Given the risks associated with such loan facilities, we propose to limit the exposure of such and other facilities linked to the capital markets to 100% of the Banks LECB. To introduce objectivity and consistency to the risk assessment framework for such deals, we recommend the following key mandatory conditions : the company whose equity shares are being taken as collateral should be rated at least A+ (CRISIL/ICRA/Internal rating). Covenants like a maximum Debt/ EBIDTA of 3 times or a minimum rating of A+ (by CRISIL/ ICRA, if rated externally) to be maintained over the life of the facility to be stipulated. Tenor of lending to be restricted to three years only An overall cap of USD 30.0 mn for facilities backed by a specific share as collateral. An exception can be taken only in the case of highly rated, liquid shares. Extent of cover (value of scrip/ loan) will be a minimum of two. The shares should be free of any lock in. Price of scrip will be based on the lower of the last one years average price or current price. The trailing P/E multiple as compared to the industry multiple would also need to be examined and if significantly higher, would need to be adjusted for in the price of the share. The promoter should have a minimum unencumbered shareholding in the company of an amount equivalent to 4 times the facility (including the amount required to maintain the aforesaid minimum cover of 2). Of this, a minimum amount of shares equivalent to 0.5 times the facility, would be in demat form and placed with the security trustee for the transaction for top up purposes. The shareholder would provide a non-disposal undertaking on the remainder shares viz. a minimum of 1.5 times of the facility amount.

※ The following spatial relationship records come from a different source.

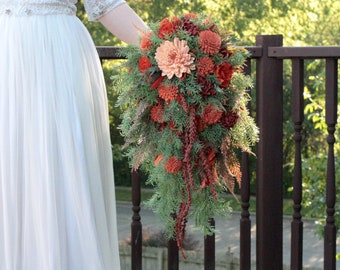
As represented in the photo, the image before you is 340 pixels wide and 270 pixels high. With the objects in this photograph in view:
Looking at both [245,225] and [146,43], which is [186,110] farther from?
[245,225]

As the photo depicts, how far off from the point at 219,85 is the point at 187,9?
9836mm

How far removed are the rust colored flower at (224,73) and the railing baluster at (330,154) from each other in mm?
888

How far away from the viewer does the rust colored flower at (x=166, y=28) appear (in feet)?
9.09

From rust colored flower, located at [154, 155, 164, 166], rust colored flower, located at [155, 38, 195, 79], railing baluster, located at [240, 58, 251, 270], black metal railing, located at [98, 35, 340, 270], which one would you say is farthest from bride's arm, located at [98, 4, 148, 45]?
railing baluster, located at [240, 58, 251, 270]

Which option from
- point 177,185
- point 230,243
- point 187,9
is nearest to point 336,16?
point 187,9

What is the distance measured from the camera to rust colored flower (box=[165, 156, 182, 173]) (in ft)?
9.12

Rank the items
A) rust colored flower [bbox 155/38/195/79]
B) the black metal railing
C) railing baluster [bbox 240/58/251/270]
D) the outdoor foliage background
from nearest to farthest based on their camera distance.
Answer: rust colored flower [bbox 155/38/195/79]
the black metal railing
railing baluster [bbox 240/58/251/270]
the outdoor foliage background

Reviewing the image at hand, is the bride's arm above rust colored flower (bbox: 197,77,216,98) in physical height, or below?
above

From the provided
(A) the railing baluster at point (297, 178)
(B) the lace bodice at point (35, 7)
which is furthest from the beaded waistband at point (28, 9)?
(A) the railing baluster at point (297, 178)

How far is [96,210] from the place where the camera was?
115 inches

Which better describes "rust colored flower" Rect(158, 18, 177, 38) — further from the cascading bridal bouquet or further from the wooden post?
the wooden post

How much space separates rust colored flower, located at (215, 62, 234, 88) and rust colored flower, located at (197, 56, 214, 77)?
1.0 inches

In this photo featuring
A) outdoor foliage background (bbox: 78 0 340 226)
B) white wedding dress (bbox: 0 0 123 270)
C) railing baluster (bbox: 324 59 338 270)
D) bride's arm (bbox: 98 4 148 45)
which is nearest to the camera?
white wedding dress (bbox: 0 0 123 270)

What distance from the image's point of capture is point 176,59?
2691 mm
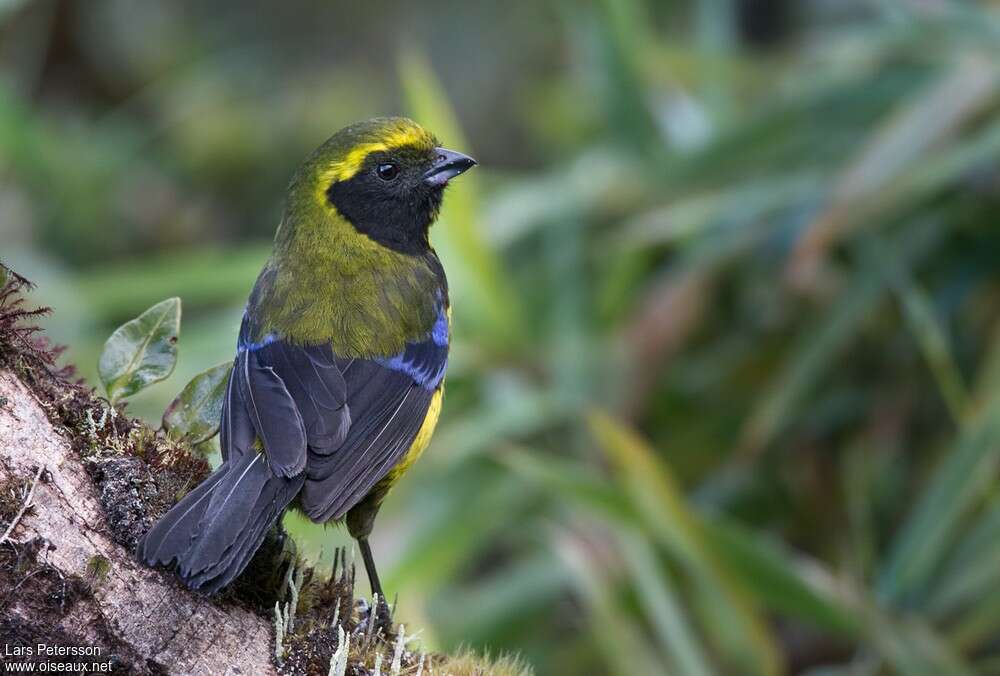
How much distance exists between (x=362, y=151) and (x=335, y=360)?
0.74 meters

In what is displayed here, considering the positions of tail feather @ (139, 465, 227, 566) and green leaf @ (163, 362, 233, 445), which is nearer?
tail feather @ (139, 465, 227, 566)

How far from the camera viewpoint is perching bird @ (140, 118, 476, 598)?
2273mm

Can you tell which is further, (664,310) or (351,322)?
(664,310)

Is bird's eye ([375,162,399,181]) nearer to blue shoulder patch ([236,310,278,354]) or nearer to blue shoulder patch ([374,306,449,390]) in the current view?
blue shoulder patch ([374,306,449,390])

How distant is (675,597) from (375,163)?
275 centimetres

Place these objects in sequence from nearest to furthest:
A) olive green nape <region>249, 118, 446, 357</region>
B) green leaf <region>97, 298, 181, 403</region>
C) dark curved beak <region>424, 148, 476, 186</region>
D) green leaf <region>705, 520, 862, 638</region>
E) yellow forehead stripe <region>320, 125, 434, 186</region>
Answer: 1. green leaf <region>97, 298, 181, 403</region>
2. olive green nape <region>249, 118, 446, 357</region>
3. yellow forehead stripe <region>320, 125, 434, 186</region>
4. dark curved beak <region>424, 148, 476, 186</region>
5. green leaf <region>705, 520, 862, 638</region>

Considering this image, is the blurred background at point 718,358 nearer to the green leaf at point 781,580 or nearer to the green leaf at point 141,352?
the green leaf at point 781,580

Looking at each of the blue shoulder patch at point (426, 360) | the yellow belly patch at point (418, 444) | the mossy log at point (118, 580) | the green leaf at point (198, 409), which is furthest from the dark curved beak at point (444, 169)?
the mossy log at point (118, 580)

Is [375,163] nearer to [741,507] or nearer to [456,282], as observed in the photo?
[456,282]

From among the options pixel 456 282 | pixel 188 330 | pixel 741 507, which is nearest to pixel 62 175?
pixel 188 330

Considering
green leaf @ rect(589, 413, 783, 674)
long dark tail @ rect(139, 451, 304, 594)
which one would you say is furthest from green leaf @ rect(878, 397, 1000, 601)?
long dark tail @ rect(139, 451, 304, 594)

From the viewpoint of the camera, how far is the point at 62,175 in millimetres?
7789

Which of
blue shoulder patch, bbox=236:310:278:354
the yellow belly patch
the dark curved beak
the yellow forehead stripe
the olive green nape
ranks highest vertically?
the yellow forehead stripe

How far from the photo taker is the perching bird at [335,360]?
7.46 ft
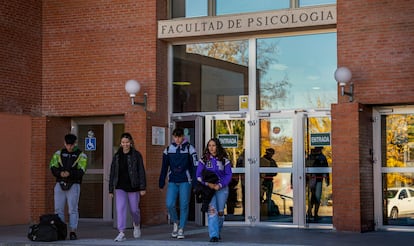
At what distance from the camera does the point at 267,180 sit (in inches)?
575

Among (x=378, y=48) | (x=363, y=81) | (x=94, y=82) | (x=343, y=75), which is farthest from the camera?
(x=94, y=82)

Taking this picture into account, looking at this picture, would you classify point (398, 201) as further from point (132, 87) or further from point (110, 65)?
point (110, 65)

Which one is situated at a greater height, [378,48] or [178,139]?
[378,48]

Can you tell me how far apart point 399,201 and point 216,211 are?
4.26 m

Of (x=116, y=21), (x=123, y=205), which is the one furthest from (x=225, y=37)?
(x=123, y=205)

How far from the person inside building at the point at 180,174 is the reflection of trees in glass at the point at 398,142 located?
4114 mm

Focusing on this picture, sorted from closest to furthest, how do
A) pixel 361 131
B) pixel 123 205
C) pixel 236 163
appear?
pixel 123 205, pixel 361 131, pixel 236 163

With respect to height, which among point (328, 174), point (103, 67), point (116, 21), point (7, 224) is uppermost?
point (116, 21)

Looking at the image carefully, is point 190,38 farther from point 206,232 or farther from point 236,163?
point 206,232

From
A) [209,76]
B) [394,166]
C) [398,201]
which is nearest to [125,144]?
[209,76]

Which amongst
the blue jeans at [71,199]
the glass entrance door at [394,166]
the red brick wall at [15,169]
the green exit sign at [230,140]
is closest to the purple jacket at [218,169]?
the blue jeans at [71,199]

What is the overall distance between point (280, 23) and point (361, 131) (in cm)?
275

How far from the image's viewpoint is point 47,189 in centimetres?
1595

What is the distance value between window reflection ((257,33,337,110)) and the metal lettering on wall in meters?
0.57
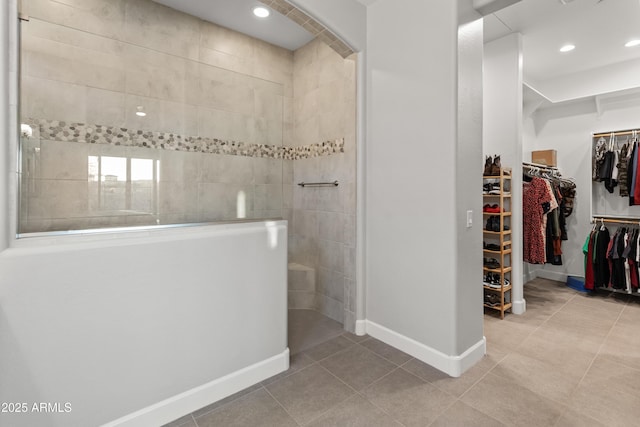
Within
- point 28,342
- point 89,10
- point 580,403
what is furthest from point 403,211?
point 89,10

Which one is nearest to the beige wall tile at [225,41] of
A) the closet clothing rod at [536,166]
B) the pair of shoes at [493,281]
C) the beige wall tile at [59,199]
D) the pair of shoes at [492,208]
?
the beige wall tile at [59,199]

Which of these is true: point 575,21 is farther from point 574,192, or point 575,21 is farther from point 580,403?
point 580,403

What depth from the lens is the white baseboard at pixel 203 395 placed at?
4.96ft

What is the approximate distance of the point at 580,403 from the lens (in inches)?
68.3

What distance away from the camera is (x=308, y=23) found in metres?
2.32

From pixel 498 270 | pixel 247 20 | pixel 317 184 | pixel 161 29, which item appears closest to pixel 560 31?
pixel 498 270

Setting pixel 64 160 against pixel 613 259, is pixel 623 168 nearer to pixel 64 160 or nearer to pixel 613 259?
pixel 613 259

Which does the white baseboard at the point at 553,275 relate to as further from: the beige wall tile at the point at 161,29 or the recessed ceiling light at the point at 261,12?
the beige wall tile at the point at 161,29

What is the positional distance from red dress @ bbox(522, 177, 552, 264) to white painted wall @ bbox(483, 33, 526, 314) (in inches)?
18.2

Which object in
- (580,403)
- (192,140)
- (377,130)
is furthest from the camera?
(377,130)

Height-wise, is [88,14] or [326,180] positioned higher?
[88,14]

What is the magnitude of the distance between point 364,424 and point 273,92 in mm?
2179

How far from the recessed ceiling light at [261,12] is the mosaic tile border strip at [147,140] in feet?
4.55

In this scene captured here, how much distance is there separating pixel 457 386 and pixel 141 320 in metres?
1.88
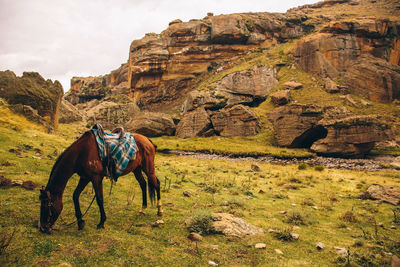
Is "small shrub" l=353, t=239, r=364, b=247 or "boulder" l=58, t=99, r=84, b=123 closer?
"small shrub" l=353, t=239, r=364, b=247

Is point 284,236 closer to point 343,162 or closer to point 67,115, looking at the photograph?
point 343,162

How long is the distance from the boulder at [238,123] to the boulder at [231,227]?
132ft

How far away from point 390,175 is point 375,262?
20.6 meters

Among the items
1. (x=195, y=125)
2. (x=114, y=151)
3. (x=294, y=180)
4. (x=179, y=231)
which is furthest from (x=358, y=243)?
(x=195, y=125)

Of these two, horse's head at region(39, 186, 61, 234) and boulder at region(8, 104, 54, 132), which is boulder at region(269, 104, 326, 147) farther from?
horse's head at region(39, 186, 61, 234)

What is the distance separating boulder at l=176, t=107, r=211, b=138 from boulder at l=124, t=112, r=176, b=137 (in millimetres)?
2686

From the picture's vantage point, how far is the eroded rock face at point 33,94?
19.7m

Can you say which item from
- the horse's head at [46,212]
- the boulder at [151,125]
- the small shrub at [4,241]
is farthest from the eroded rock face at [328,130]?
the small shrub at [4,241]

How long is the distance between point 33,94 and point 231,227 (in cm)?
2264

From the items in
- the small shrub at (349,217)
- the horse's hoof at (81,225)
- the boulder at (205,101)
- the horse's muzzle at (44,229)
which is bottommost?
the small shrub at (349,217)

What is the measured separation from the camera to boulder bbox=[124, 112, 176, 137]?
162 feet

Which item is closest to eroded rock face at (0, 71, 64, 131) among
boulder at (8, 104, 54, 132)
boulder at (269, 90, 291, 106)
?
boulder at (8, 104, 54, 132)

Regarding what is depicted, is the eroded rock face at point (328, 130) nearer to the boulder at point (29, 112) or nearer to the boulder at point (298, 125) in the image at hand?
the boulder at point (298, 125)

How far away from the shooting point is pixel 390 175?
20.9 m
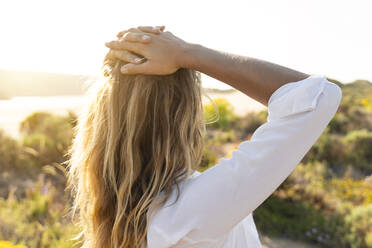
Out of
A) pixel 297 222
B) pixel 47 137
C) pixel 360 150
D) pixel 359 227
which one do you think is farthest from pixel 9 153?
pixel 360 150

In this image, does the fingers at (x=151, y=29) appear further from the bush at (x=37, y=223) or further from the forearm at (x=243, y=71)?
the bush at (x=37, y=223)

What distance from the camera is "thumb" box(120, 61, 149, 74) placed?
3.43ft

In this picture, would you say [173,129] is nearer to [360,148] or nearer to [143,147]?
[143,147]

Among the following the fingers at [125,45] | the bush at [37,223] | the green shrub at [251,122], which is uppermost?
the fingers at [125,45]

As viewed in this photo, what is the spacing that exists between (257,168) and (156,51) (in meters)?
0.46

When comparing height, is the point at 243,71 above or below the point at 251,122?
above

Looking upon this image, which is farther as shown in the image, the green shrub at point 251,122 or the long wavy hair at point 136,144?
the green shrub at point 251,122

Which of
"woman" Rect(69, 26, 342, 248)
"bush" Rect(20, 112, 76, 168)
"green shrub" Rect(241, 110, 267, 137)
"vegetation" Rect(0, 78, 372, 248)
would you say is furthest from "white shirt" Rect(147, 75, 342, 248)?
"green shrub" Rect(241, 110, 267, 137)

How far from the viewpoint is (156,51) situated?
3.43 ft

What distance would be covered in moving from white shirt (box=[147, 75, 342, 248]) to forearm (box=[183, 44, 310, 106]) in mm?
53

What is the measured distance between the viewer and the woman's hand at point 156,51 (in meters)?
1.04

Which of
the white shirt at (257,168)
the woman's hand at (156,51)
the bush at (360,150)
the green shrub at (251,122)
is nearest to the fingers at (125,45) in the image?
the woman's hand at (156,51)

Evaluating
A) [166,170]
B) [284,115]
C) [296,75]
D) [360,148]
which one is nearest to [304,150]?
[284,115]

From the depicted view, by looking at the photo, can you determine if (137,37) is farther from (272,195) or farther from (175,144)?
(272,195)
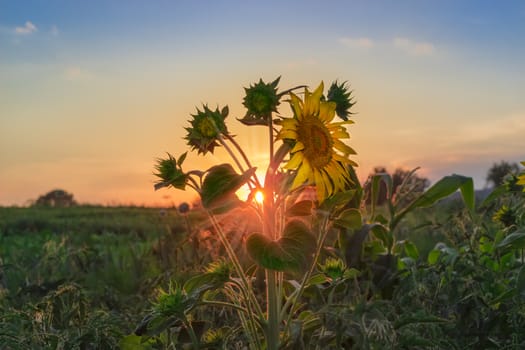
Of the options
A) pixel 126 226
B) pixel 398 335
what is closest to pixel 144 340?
pixel 398 335

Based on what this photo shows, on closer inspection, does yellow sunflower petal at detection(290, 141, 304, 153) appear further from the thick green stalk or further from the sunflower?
the thick green stalk

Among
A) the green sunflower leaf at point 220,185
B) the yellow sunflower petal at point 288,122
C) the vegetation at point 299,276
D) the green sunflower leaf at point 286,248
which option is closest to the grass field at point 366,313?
the vegetation at point 299,276

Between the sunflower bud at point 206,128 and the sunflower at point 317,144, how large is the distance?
5.2 inches

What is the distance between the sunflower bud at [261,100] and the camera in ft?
4.73

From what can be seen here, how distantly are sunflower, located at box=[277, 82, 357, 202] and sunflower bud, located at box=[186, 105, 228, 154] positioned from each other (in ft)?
0.44

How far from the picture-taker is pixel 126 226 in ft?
28.4

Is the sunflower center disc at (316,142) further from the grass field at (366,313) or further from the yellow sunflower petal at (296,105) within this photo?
the grass field at (366,313)

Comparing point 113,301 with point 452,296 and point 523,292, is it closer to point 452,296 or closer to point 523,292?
point 452,296

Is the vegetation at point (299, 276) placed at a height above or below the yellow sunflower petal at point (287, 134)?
below

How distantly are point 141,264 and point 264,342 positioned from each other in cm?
229

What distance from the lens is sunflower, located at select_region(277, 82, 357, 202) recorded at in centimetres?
147

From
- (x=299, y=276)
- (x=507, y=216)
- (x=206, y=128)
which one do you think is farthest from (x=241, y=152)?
(x=507, y=216)

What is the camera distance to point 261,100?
144 cm

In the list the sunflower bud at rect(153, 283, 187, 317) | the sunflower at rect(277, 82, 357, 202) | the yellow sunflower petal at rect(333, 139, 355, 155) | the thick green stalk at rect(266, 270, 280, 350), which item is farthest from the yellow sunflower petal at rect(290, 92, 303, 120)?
the sunflower bud at rect(153, 283, 187, 317)
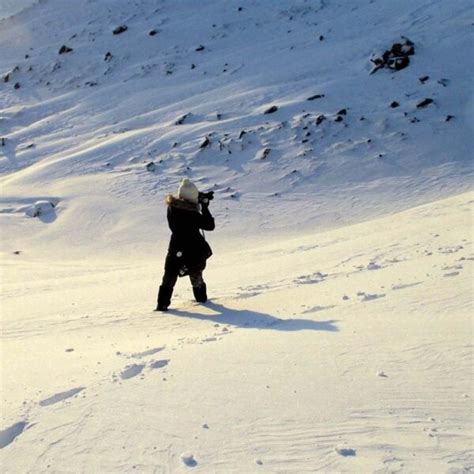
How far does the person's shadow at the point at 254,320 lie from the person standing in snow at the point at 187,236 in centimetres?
26

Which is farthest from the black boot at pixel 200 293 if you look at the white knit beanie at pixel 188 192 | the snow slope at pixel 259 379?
the white knit beanie at pixel 188 192

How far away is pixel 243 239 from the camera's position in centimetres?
1329

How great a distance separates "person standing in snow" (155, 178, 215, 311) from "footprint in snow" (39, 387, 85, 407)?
8.98 ft

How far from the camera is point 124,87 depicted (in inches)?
1043

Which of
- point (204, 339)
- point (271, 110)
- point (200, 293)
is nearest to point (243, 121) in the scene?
point (271, 110)

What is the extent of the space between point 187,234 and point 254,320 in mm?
1327

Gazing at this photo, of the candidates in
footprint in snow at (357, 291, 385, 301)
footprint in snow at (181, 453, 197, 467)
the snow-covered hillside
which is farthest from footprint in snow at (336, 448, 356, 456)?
the snow-covered hillside

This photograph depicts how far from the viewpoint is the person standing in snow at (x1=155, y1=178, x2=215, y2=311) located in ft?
20.6

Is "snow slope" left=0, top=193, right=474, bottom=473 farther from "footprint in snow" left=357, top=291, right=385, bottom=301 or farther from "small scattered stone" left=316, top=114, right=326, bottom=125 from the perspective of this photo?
"small scattered stone" left=316, top=114, right=326, bottom=125

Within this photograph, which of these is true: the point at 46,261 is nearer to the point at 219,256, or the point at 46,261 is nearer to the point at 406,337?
the point at 219,256

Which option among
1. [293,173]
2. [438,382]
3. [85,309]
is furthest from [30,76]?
[438,382]

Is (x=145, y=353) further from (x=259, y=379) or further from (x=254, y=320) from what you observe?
(x=254, y=320)

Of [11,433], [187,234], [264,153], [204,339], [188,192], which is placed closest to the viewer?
[11,433]

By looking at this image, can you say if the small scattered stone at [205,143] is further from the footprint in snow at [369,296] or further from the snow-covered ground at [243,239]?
the footprint in snow at [369,296]
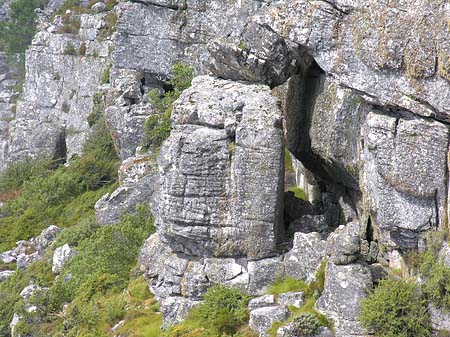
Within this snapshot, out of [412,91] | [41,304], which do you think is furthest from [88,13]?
[412,91]

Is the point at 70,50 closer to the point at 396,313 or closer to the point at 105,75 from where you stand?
the point at 105,75

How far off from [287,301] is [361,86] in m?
7.02

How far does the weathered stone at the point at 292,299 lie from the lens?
2227 centimetres

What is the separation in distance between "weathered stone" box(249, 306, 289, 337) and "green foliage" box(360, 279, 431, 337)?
266 centimetres

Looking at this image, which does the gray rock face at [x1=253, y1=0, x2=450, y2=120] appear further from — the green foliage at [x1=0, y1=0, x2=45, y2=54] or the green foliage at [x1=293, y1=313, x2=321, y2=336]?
the green foliage at [x1=0, y1=0, x2=45, y2=54]

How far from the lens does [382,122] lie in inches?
824

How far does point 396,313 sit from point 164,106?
23.4 meters

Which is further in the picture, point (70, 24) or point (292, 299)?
point (70, 24)

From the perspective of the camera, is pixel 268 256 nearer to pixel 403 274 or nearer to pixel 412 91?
pixel 403 274

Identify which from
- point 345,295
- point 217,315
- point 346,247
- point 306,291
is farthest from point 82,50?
point 345,295

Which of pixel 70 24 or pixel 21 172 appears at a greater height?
pixel 70 24

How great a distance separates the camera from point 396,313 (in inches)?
792

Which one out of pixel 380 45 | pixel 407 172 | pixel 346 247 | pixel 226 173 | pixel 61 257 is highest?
pixel 380 45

The percentage of shareholding equivalent to the amount of facility should be a maximum of 5%. If higher, the shareholding percentage should be large enough to cause distress to the promoter if sold. Time for liquidation of collateral equal to the amount of facility based on the average daily volumes traded on the NSE for the past 12 months and assuming that the Bank can sell an amount of shares per day equivalent to such daily volume on a continuous basis till the required amount of stock is liquidated should be a maximum of 10 days. It is to be noted that practically the time to sell such stock would be much higher. Floating stock of the company should be a minimum of 20%. Loans against unlisted shares will not be done Scrip to be in the A/ B1 Group of the BSE

From a structuring perspective, the key mandatory conditions are : The number of days required to top up the cover, in case the cover falls below the stipulated minimum, has to be a maximum of 4 days. A debt service reserve account equivalent to 6 months interest on the facility to be maintained with the Bank. A 50% drop in price is treated as an event of default. The security cover based on last 2 years average price should be at least equal to 1. Share price monitoring has to be done on a daily basis External security trustee has to be appointed Other issues, inter alia, that would also be considered would be : a) Ability to gain or create pain in the case of default (criticality of the shareholding to the promoter) : This is the amount of pain value that we can create for the promoter or the amount of gain that could accrue to a competitor were the shares sold to it b) clarity of the source of take out of the loan c) promoter comfort/ reputation d) Market volatility of the scrip (the stock beta/ correlation with BSE Sensex for the scrip to be used as a surrogate) e) legal issues viz. whether we have a pledge or a NDU with safety net f) restrictions on shares with respect to FII/ FDI investment limits g) attractiveness of the industry sector h) Market volatility of the scrip (the stock beta/ correlation with BSE Sensex for the scrip to be used as a surrogate) Attempt should also be made to introduce private equity like additional covenants where possible (for e.g. if the promoter has significant shareholding in the company which we have shares of) to create enough nuisance value for the promoter. We shall attempt to set up indicative benchmarks with increase in our experience in such lending as an aid to the business groups for risk assessment of such facilities.